» **TASK INPUTS**:
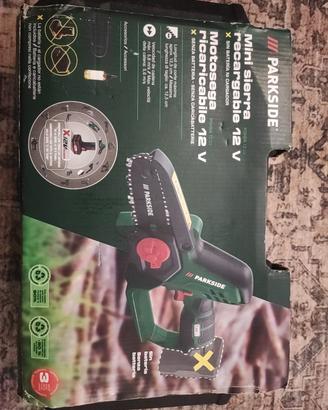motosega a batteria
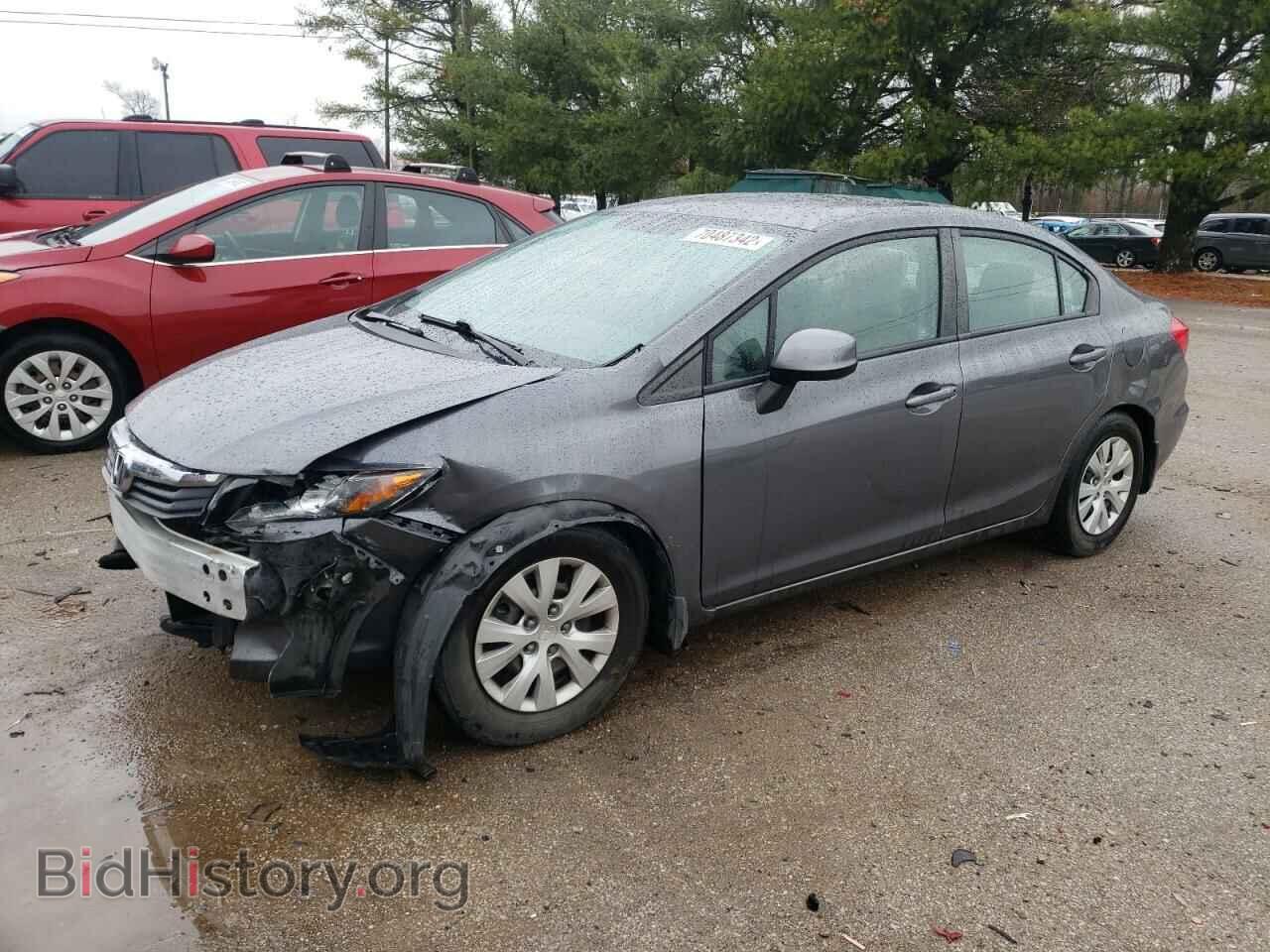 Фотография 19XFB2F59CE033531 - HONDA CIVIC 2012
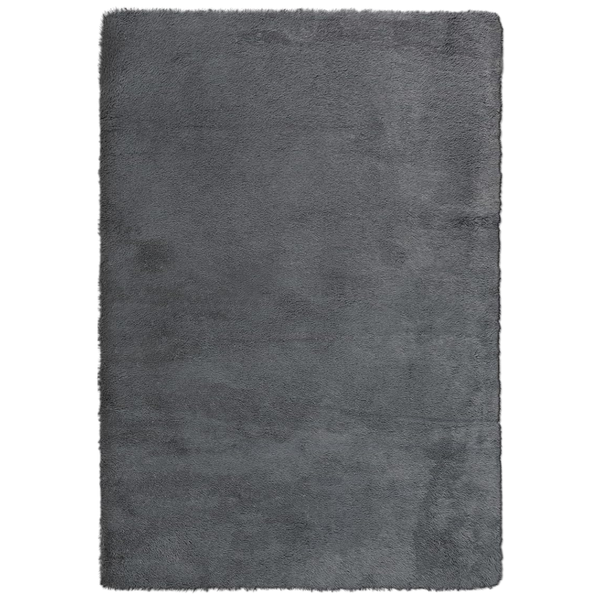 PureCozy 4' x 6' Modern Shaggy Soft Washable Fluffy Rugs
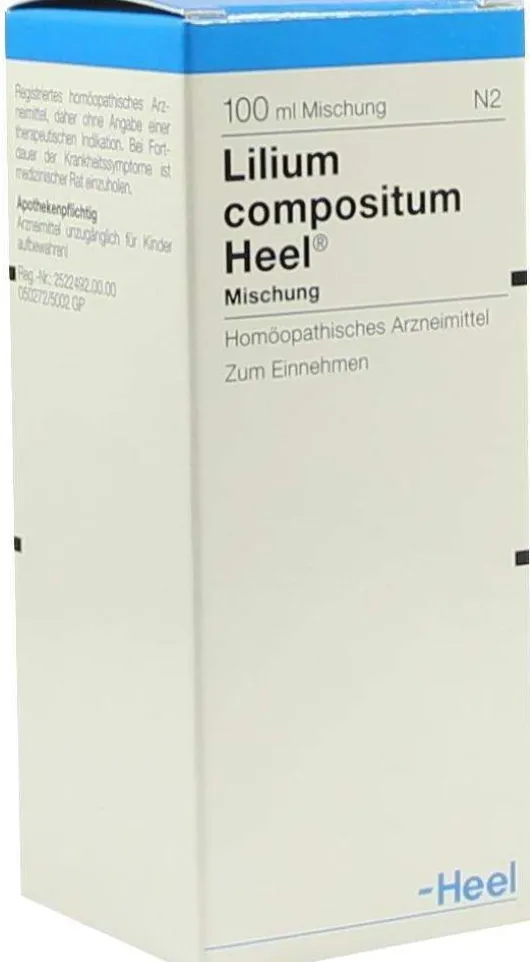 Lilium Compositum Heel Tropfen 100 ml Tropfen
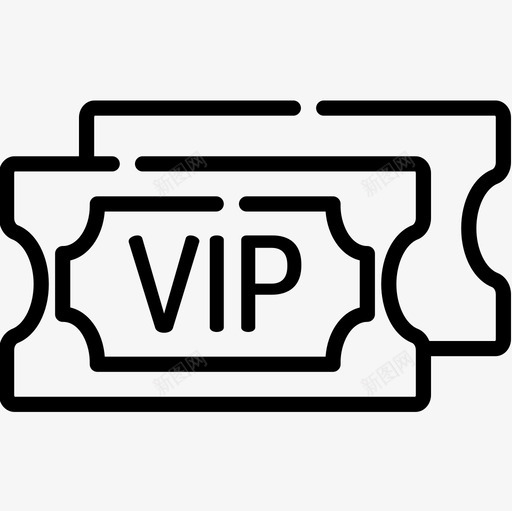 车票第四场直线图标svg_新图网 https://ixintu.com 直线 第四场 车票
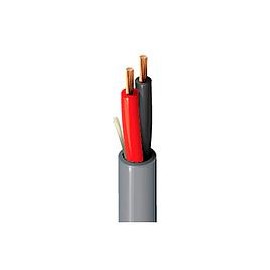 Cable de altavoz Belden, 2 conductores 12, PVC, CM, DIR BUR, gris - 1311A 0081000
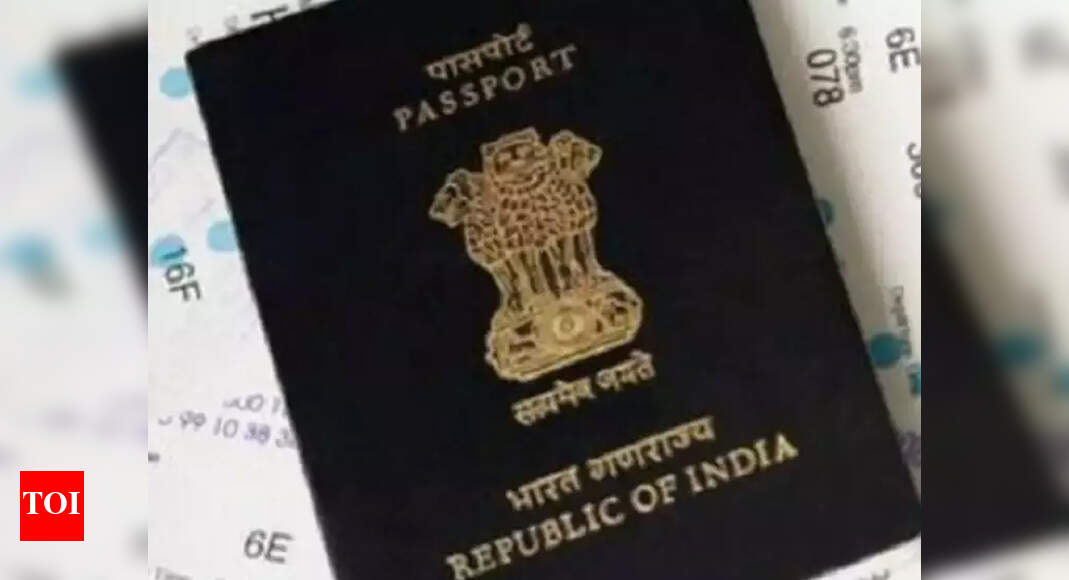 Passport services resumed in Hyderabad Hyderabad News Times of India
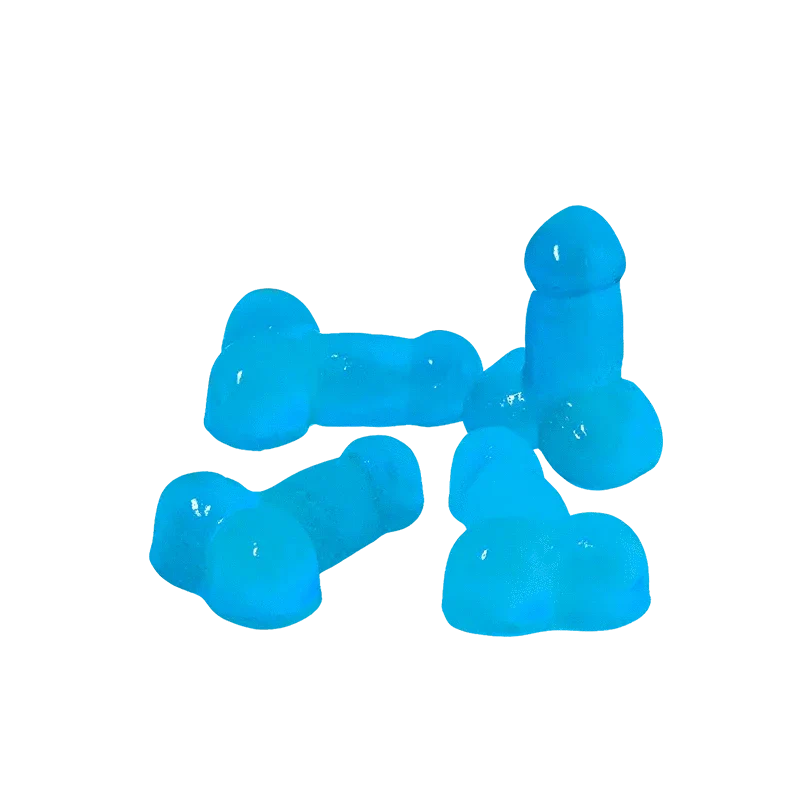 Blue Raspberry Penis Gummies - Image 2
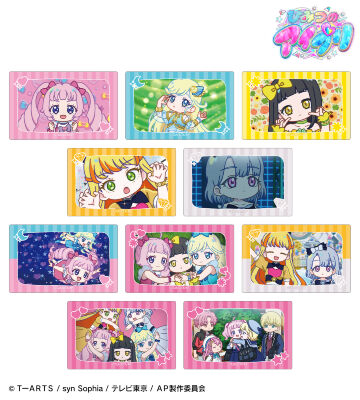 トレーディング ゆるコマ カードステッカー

» **INSTRUCTIONS FOR THE TASK**: Copy out each line of the material above word for word, leaving out the pictures.

» **WRITTEN RESPONSE**:
motosega a batteria
 Фотография 19XFB2F59CE033531 - HONDA CIVIC 2012
 PureCozy 4' x 6' Modern Shaggy Soft Washable Fluffy Rugs
 Lilium Compositum Heel Tropfen 100 ml Tropfen
 车票第四场直线图标svg_新图网 https://ixintu.com 直线 第四场 车票
 Cable de altavoz Belden, 2 conductores 12, PVC, CM, DIR BUR, gris - 1311A 0081000
 Passport services resumed in Hyderabad Hyderabad News Times of India
 Blue Raspberry Penis Gummies - Image 2
 トレーディング ゆるコマ カードステッカー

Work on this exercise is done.